Cover letters do provide a personal touch. In situations where you’re able to send your résumé directly to an individual with a name and title (as opposed to the generic “HR Manager” or “Re: Job #763”), the cover letter is like a handshake that opens the conversation. Just as you wouldn’t walk up to someone and immediately launch into your personal “sales pitch,” similarly you don’t want to send a résumé without some sort of introductory document to ease the recipient into it. In this case, the cover letter actually accomplishes several goals at once — it demonstrates your awareness of job-seeking etiquette, showcases your communication skills and tells the potential employer that you know what information is most relevant and meaningful to them and have taken the trouble to present it in an accessible, easily digested way.

Cover letters sell the brand that is you.

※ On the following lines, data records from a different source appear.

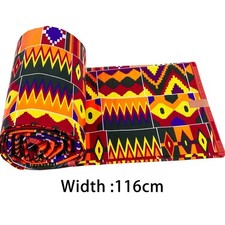 Robe africaine costume tissu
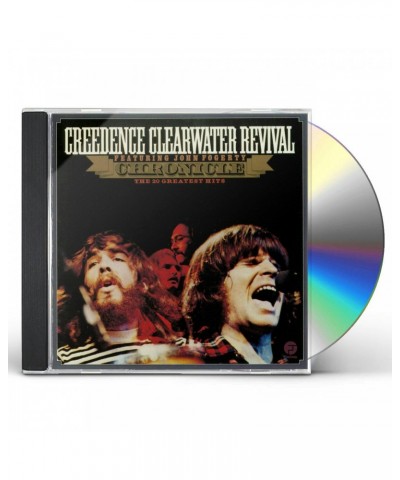 Creedence Clearwater Revival CHRONICLE: 20 GREATEST HITS CD $6.56 CD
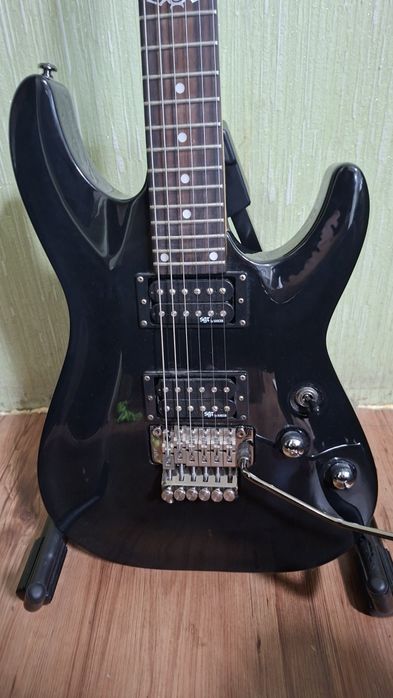 Електрогітара Schecter sgr C1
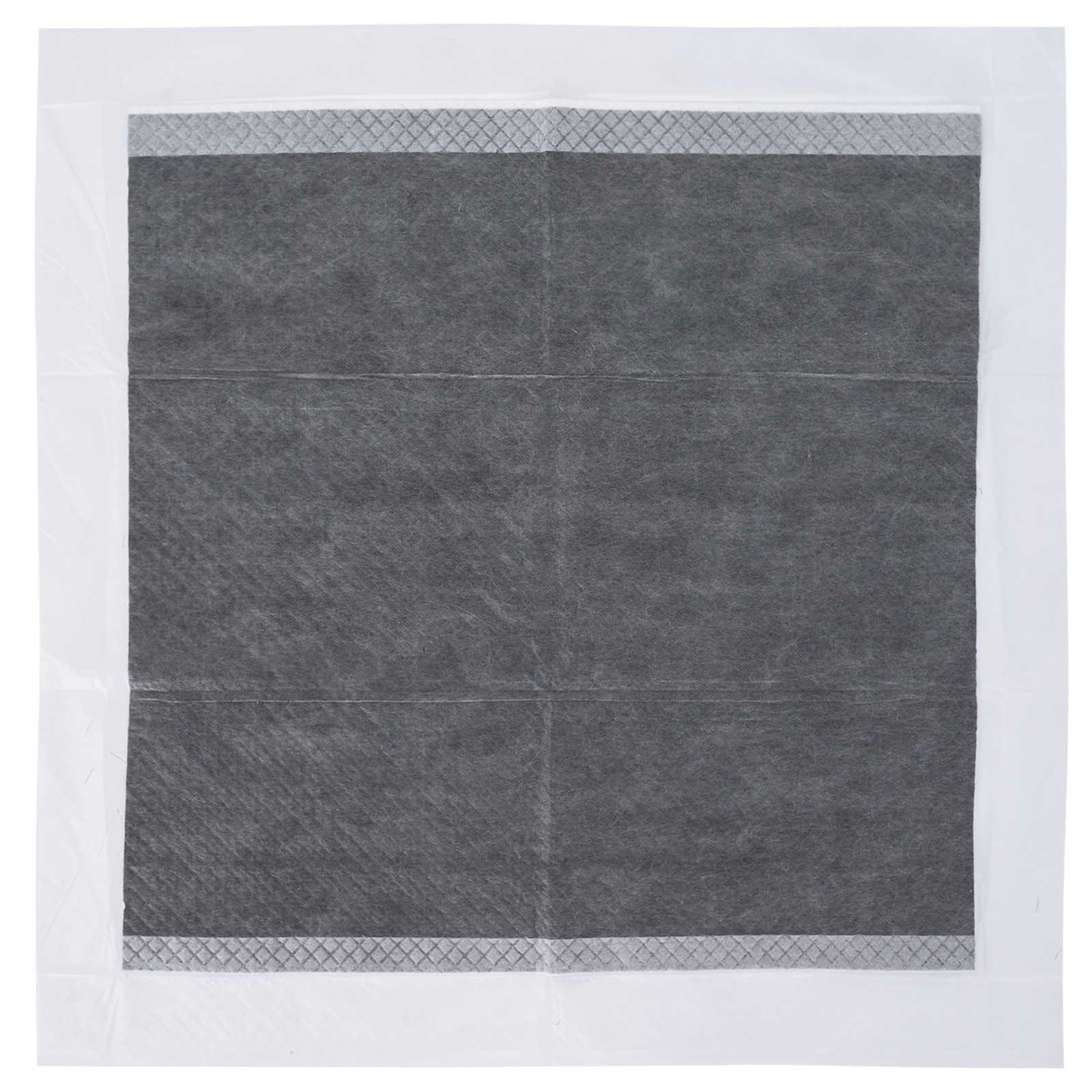 Netkaná textilní podložka pro domácí zvířata 50 pcs 60 x 60 cm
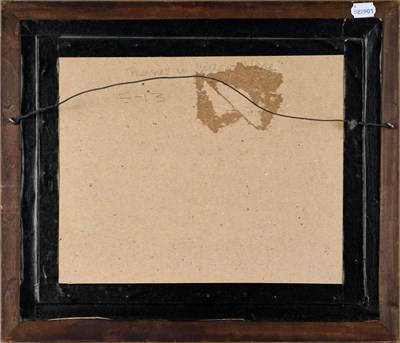 Lot 51 - Paul Maze (1887-1979) French Pansies in a...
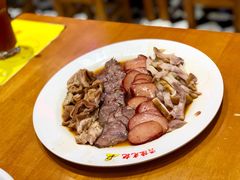 卤味拼盘-澳门陈光记烧味饭店(郎家园店)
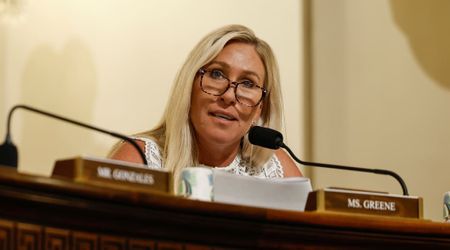 Marjorie Taylor Greene reports bomb threats, hoax deliveries after Trump labels her ‘traitor’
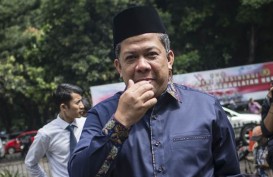 Fahri Hamzah Pilih Nama Partai Gelora bukan Garbi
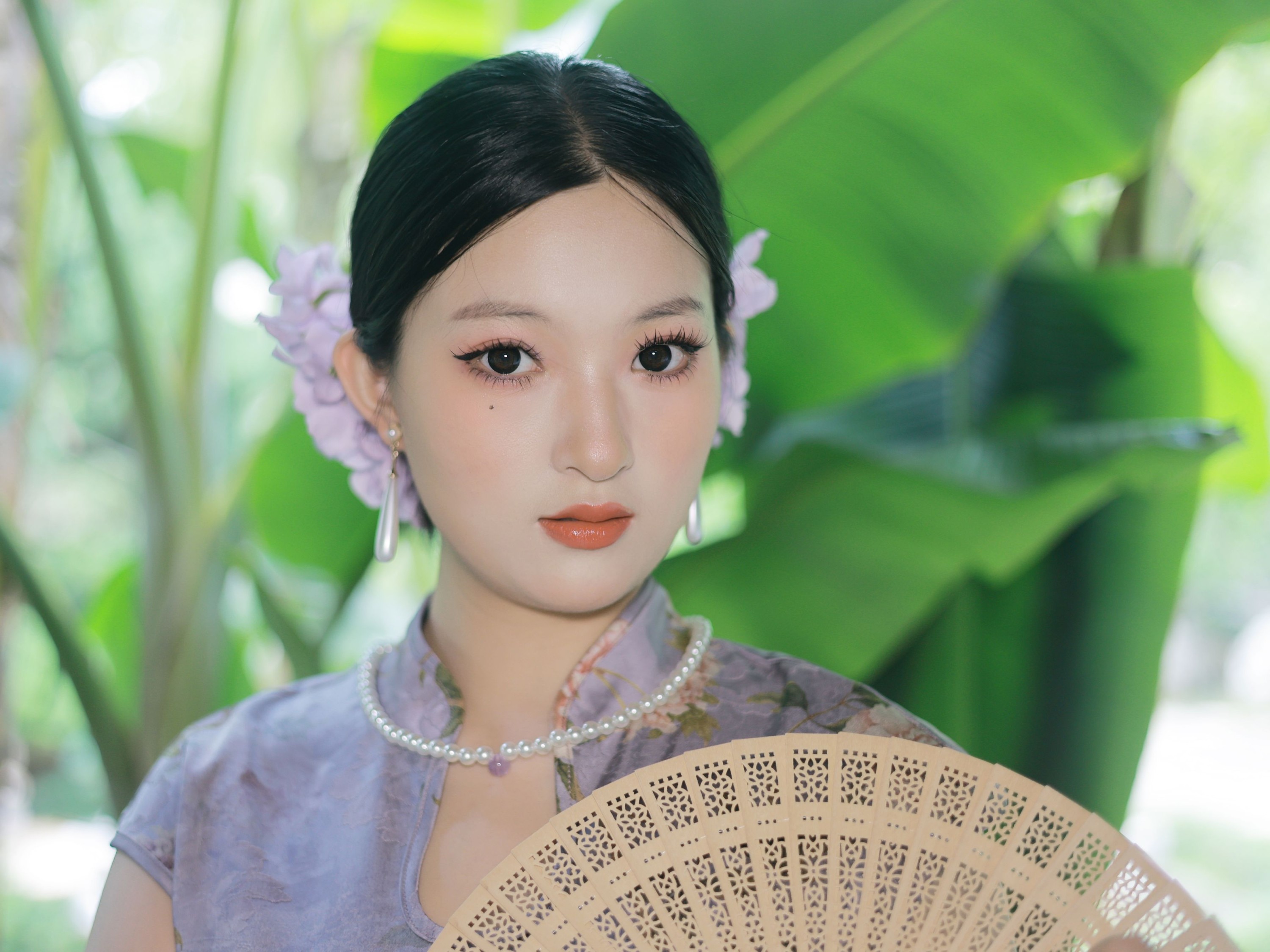 瑶瑶 – 《镜中月 水中花》[13P] 插图1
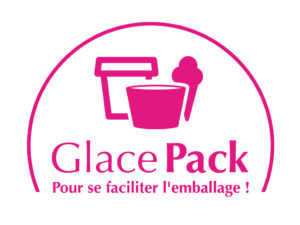 Glace Pack emballage glace à la ferme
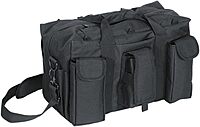 VooDoo Tactical 15-9700001000 Patrol Bag, Black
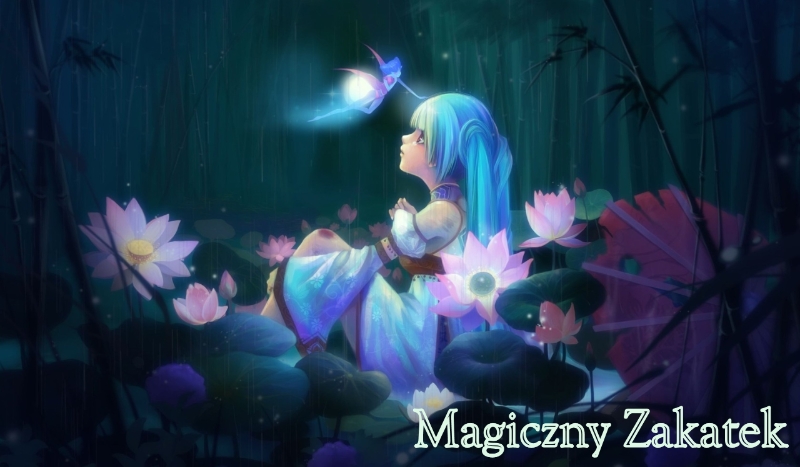 Magiczny Zakątek #1
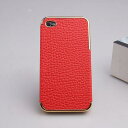 【iPhone4s ケース 】レザー カバー アイ
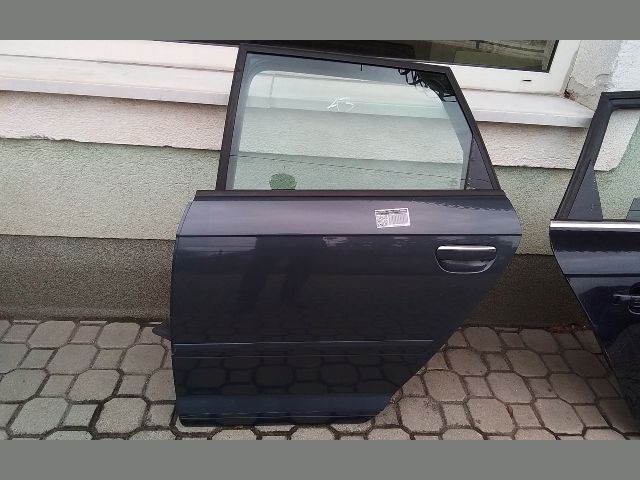 bontott AUDI A3 Bal hátsó Ablakemelő Szerkezet (Elektromos)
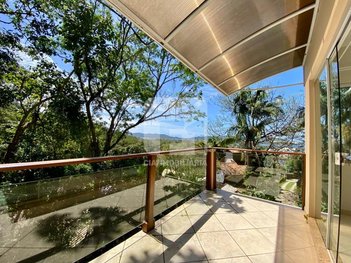 house em Servidão Juracy Pimentel, Lagoa da Conceição - Florianópolis - SC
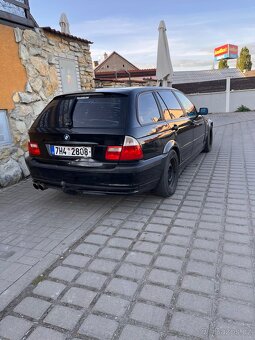 BMW E46 touring - 4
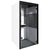 SILENT ROOM S - telephone box | Sound-absorbing telephone booth, upholstery fabrics BERTA / VELITO / SYNERGY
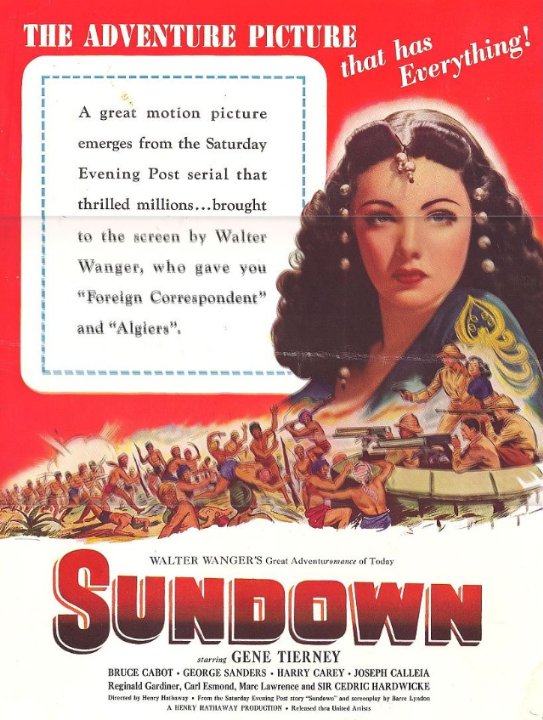 Sundown Movie Poster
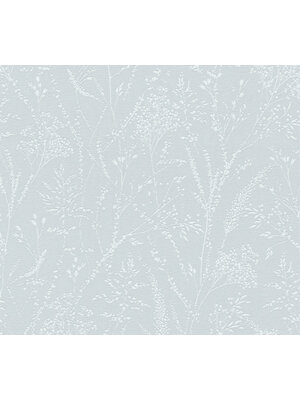 AS Creation Pure Elegance - Hellblauw - Floral - 397664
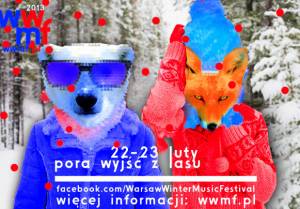 Warsaw Winter Music Festival odwołany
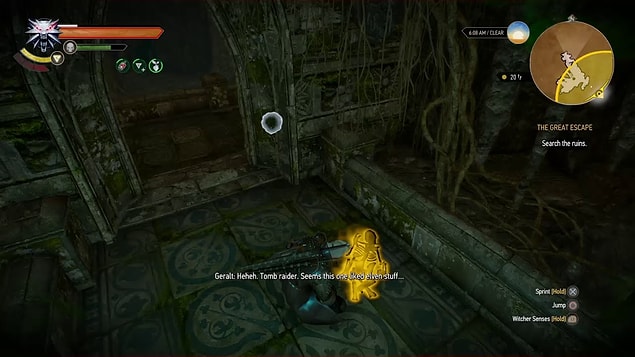 9. Tomb Raider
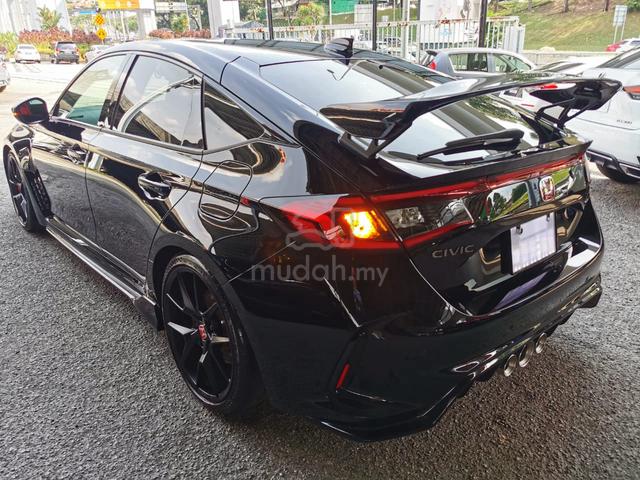 2023 Honda CIVIC 2.0 TYPE R MY23 FL5 (M) GRADE 6A - 3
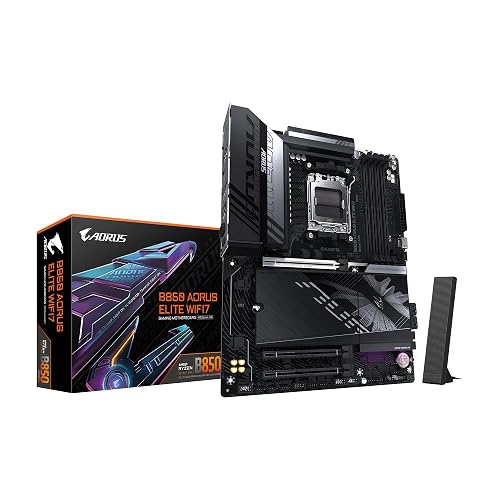 GIGABYTE B850 AORUS Elite WiFi7 AM5 Motherboard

In terms of appearance, résumés are very uniform — the reverse chronological listing of jobs held, duties performed and accomplishments racked up. Résumés tell what you’ve already done; a cover letter can spell out what you want to do for the prospective employer. In the cover letter, you can make the connection between your unique combination of skills and experience and the needs of the company. In the résumé, the focus is on you. In the cover letter, the focus should be on the employer.

Think about commercials. The advertiser may mention qualities of the product (e.g., it’s the most efficient, economical, lowest-maintenance, highest-performing thing in its category). But the real reason advertisements get your attention and compel you toward making a purchase is because they stress the benefits to you (e.g., the product will make your life better, happier, more productive or fulfilling, etc).

Similarly, your cover letter should sell the brand that is you by explaining how you will help the company achieve its goals. You are not asking for a job; you are offering your expertise. To write this sort of cover letter, you need to be very familiar with the company. You have to do your homework and find out as much as you can about business objectives and unfilled needs. Then you can write a cover letter that helps the hiring manager imagine you as a value-adding employee.

This is not your father’s cover letter. If you are able to include a cover letter, don’t default to that old-form, three or four paragraph missive that job seekers used to send out. Today’s cover letters are sleek and succinct. The modern cover letter is not a cumbersome attachment. It’s a short paragraph or two within the body of your e-mail or the space allotted for “comments” in an online application. The tone is informal yet professional. And one thing that hasn’t changed: grammar and spelling are as essential as ever.

Of course, if the application instructions expressly state that you should send a “résumé only” or “no cover letter, please,” then you should comply. But when you do have the opportunity — or are encouraged — to submit one, remember that a modern, compelling cover letter can bring your personality to life in the two-dimensional virtual world. And it just might help you get your real foot in the door.